**WHAT IS REQUIRED:** In the data below, how many lines include the string "site"? Give only the number.

**INPUT FOR THIS TASK:**
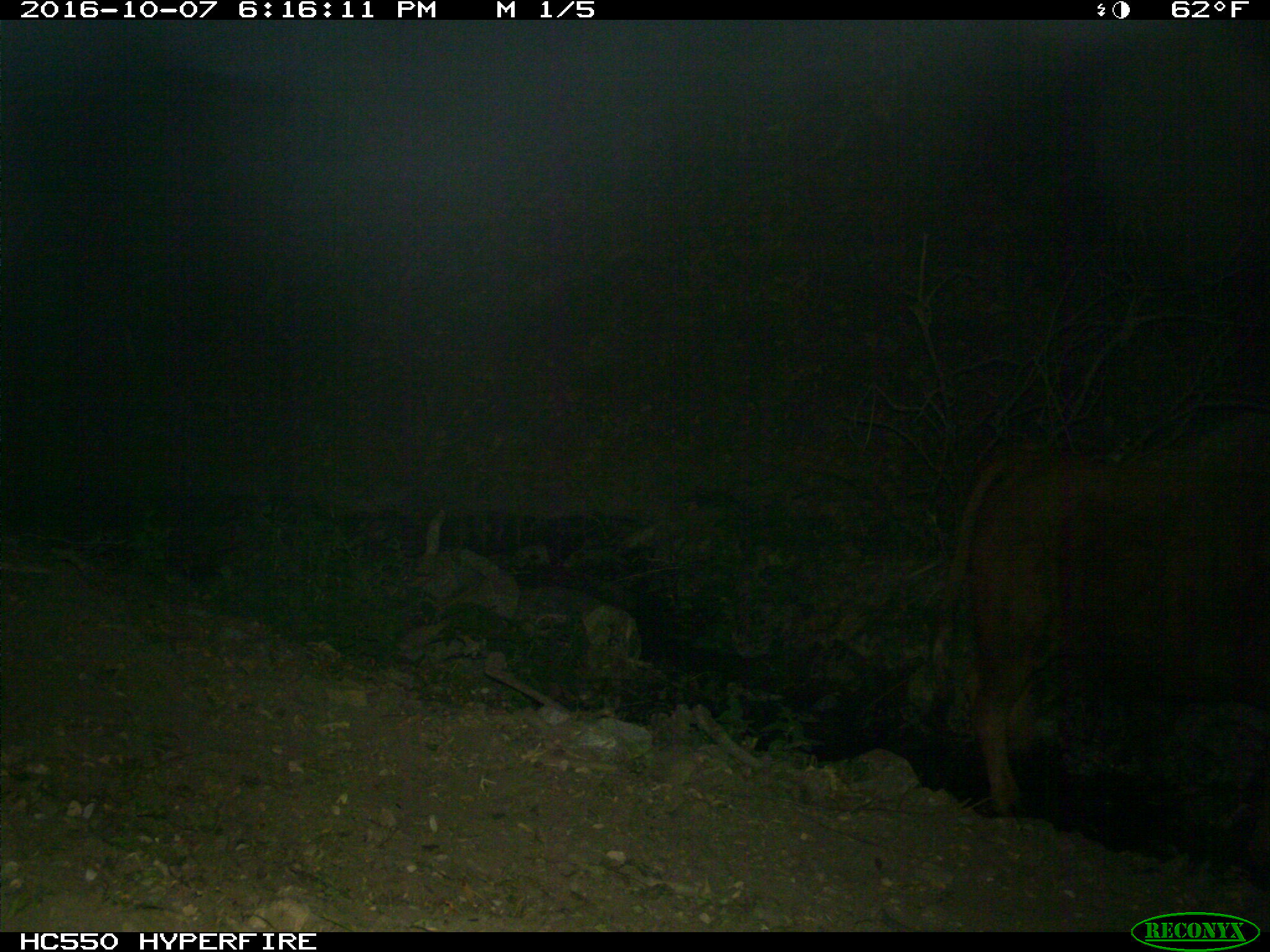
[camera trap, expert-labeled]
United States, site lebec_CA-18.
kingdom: Animalia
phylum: Chordata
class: Mammalia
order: Artiodactyla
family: Bovidae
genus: Bos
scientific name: Bos taurus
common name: domestic cow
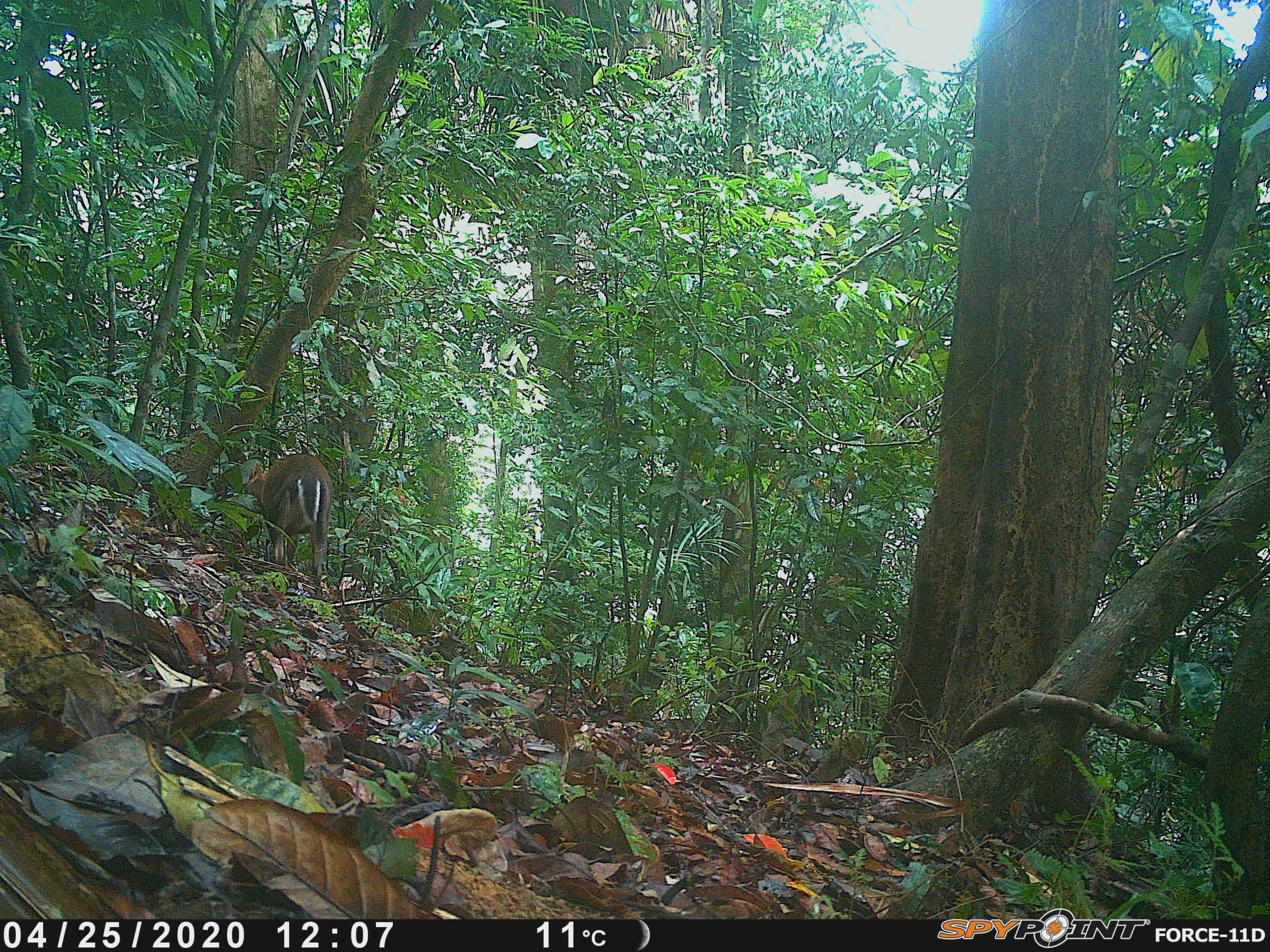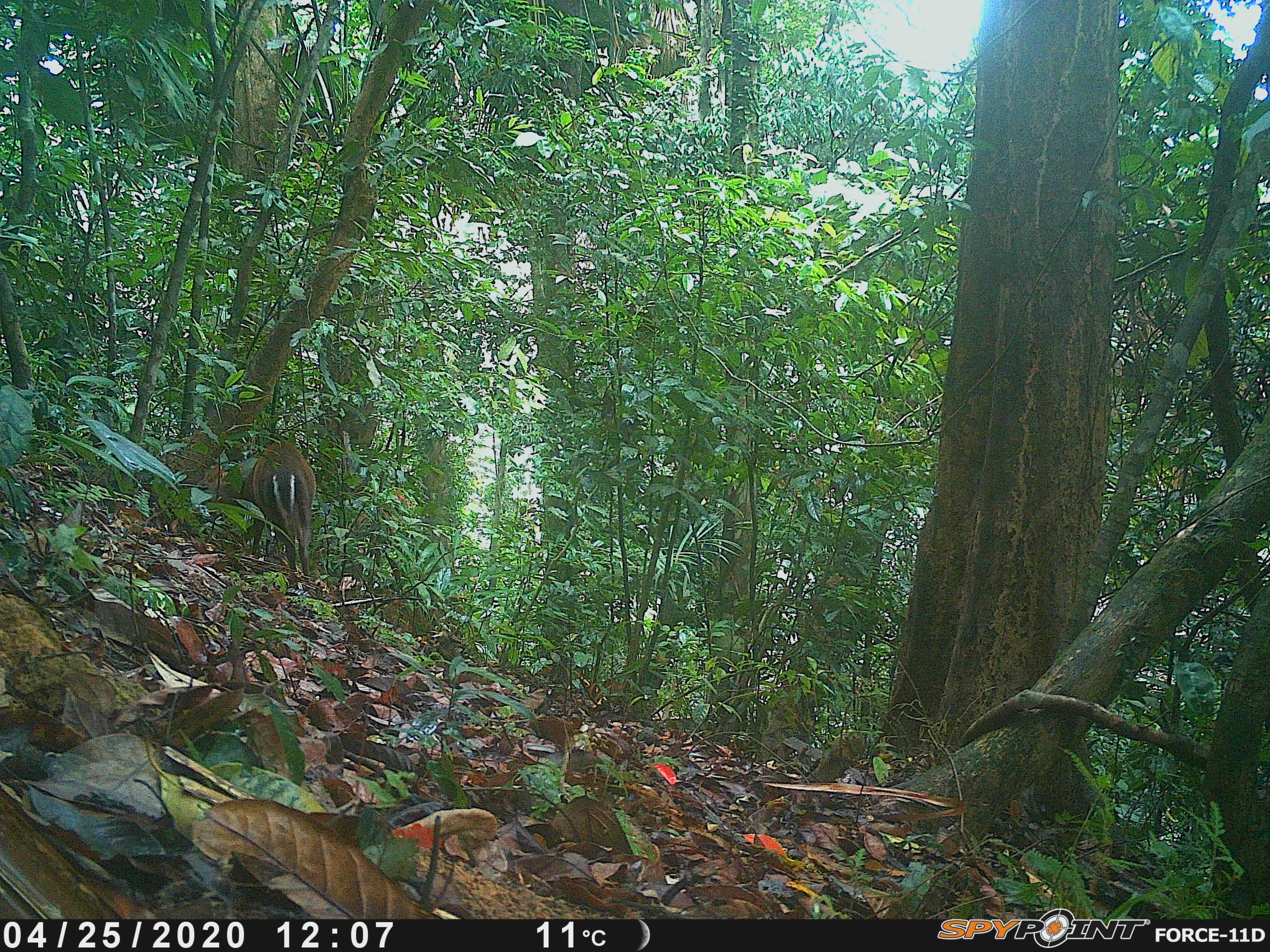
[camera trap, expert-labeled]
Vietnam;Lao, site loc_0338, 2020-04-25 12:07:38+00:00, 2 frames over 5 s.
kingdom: Animalia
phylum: Chordata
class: Mammalia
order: Artiodactyla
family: Cervidae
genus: Muntiacus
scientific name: Muntiacus rooseveltorum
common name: roosevelt's muntjac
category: roosevelts muntjac group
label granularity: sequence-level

**EXERCISE ANSWER:** 2